[DOCUMENT TEXT]
====
Every read added to a contig must match the consensus build by previously inserted reads. As the overall working mechanism of the assembly algorithm will insert reads with good quality and strong overlaps into a contig first, there is a reasonable chance to believe that the actual consensus formed by these reads is quite correct up to a certain threshold.

If a newly inserted read shows too many discrepancies to the actual consensus sequence, the contig will invariably reject this read and the edge representing the corresponding overlap will be removed from the assembly graph. The main reasons for overlaps of this type being present in the assembly graph include spurious matches that slipped through Smith-Waterman, repetitive sequence and chimeric reads.

Repeat marker tags

However, using additional information that is available at the time of assembly proves useful. For example, known standard repetitive elements - e.g. the so called ALU repeat type in human genome - can easily be tagged in the data preprocessing step of the assembly. It is therefore possible to apply much stricter control mechanisms in those stretches of a sequence known to be repetitive and therefore dangerous to the assembly process. In many cases, the copies present across different regions of a genome are up to 98% to 99% similar, hence the necessity to be able to decide upon a few bases that might really differ.
====
[EXTRACTED ENTRIES]

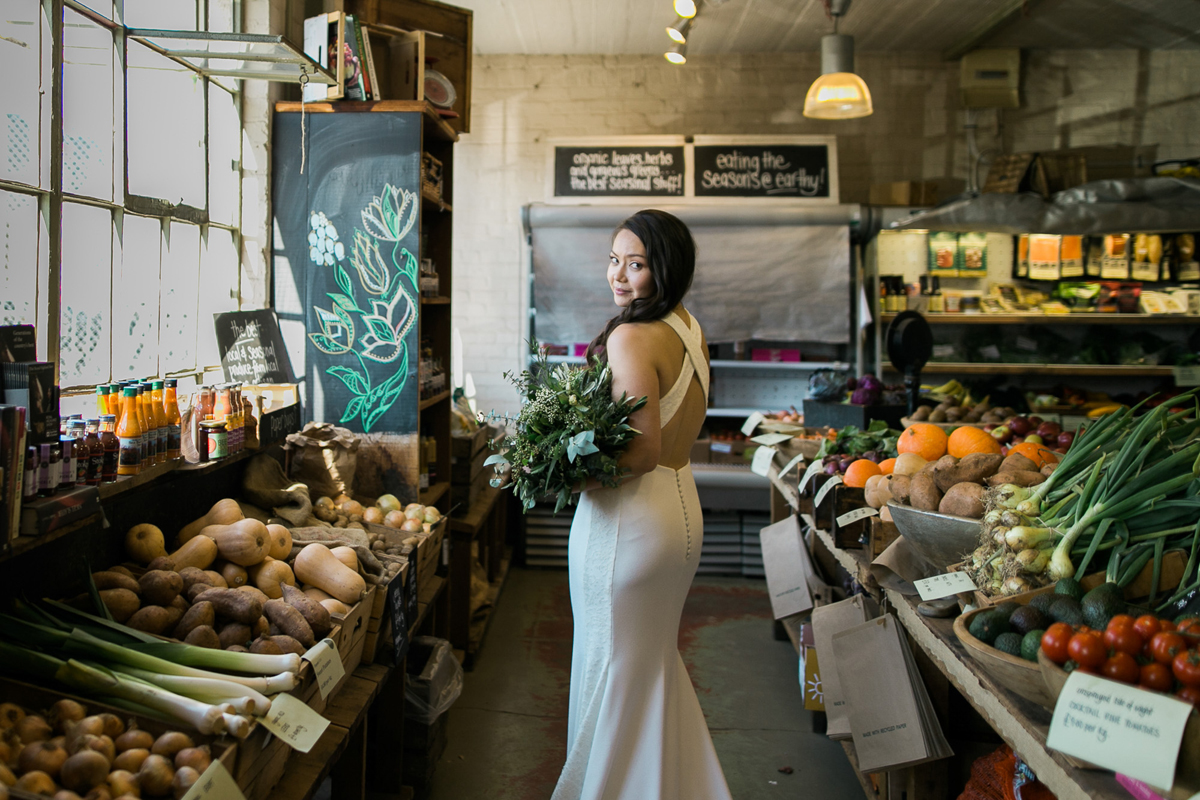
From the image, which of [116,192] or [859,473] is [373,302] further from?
====
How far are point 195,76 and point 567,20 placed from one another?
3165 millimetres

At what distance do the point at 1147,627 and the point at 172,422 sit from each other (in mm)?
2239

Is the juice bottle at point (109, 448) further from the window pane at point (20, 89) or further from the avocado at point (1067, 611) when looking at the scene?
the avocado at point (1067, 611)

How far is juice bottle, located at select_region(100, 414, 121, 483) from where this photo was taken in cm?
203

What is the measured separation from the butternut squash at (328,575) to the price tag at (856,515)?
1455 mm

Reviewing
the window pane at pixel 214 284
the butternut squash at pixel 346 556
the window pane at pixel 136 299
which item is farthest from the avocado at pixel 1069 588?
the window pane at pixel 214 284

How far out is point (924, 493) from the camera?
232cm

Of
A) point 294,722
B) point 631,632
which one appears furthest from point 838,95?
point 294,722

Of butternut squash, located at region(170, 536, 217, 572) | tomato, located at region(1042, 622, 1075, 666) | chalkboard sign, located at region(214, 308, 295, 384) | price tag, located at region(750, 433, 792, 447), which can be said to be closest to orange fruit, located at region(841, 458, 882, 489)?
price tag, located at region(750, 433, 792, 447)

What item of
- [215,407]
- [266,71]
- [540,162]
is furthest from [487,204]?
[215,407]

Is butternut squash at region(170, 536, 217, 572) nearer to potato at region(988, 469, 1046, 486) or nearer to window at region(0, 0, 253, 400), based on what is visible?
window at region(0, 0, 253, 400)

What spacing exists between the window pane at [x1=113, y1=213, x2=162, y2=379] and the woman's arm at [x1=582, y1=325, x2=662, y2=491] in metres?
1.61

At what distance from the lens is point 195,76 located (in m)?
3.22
====
[YOUR TASKS]
(a) Copy out, word for word, the stretch of the contig assembly passage from "Repeat marker tags" through "might really differ.".
(b) Decide whether each statement agrees with the contig assembly passage, answering yes or no and quoting the words of the passage that settle it: (i) Reads with good quality and strong overlaps are inserted into a contig first. (ii) When a contig rejects a read, the edge for that overlap stays in the assembly graph. (iii) Copies of a repeat in different regions of a genome can be up to 98% to 99% similar.
(c) Carry the contig assembly passage further, starting after its final sentence.

[ANSWERS IN ORDER]
(a)
Repeat marker tags

However, using additional information that is available at the time of assembly proves useful. For example, known standard repetitive elements - e.g. the so called ALU repeat type in human genome - can easily be tagged in the data preprocessing step of the assembly. It is therefore possible to apply much stricter control mechanisms in those stretches of a sequence known to be repetitive and therefore dangerous to the assembly process. In many cases, the copies present across different regions of a genome are up to 98% to 99% similar, hence the necessity to be able to decide upon a few bases that might really differ.

(b)
(i) Yes: "will insert reads with good quality and strong overlaps into a contig first"
(ii) No: "the edge representing the corresponding overlap will be removed from the assembly graph"
(iii) Yes: "the copies present across different regions of a genome are up to 98% to 99% similar"

(c)
In case of repetitive sequences, each discrepancy between a newly inserted read and the actual consensus is treated as single-base error region, i.e. the explanation of the possible base-call error to be analysed has to be searched in the immediate vicinity of the base. The question the simple signal analysis (see the following section) has to answer is if whether or not it is possible - that is, if there is enough evidence in the trace data - to substitute the offending base of the new read against the base calculated in the consensus. If signal analysis reveals that it is possible to substitute bases, the error is treated as 'explainable' error and it is treated as 'unexplainable' if not.

If the percentage of 'unexplainable' errors in the repetitive region surpasses a certain threshold (default value is 1%), then the newly inserted read will be rejected from the consensus and its node put back into the assembly graph as shown in figure 34.

**Figure 34:** Using additional information on standard repetitive stretches, the contig object checks the repeat regions more thoroughly and rejects reads that have too many errors that cannot be explained by signal analysis. Example continued in figure 35 on page .
$\includegraphics[width=\textwidth]{figures/wrongassalu}$

Simple signal analysis

The best method to adjudicate on conflicting bases of different reads is to perform signal analysis, going back to the original trace data produced by the sequencing machines. This labour intensive task is normally executed by highly trained personnel although in a significant number of cases it is fairly easy to decide on conflicting readings by analysing the trace data.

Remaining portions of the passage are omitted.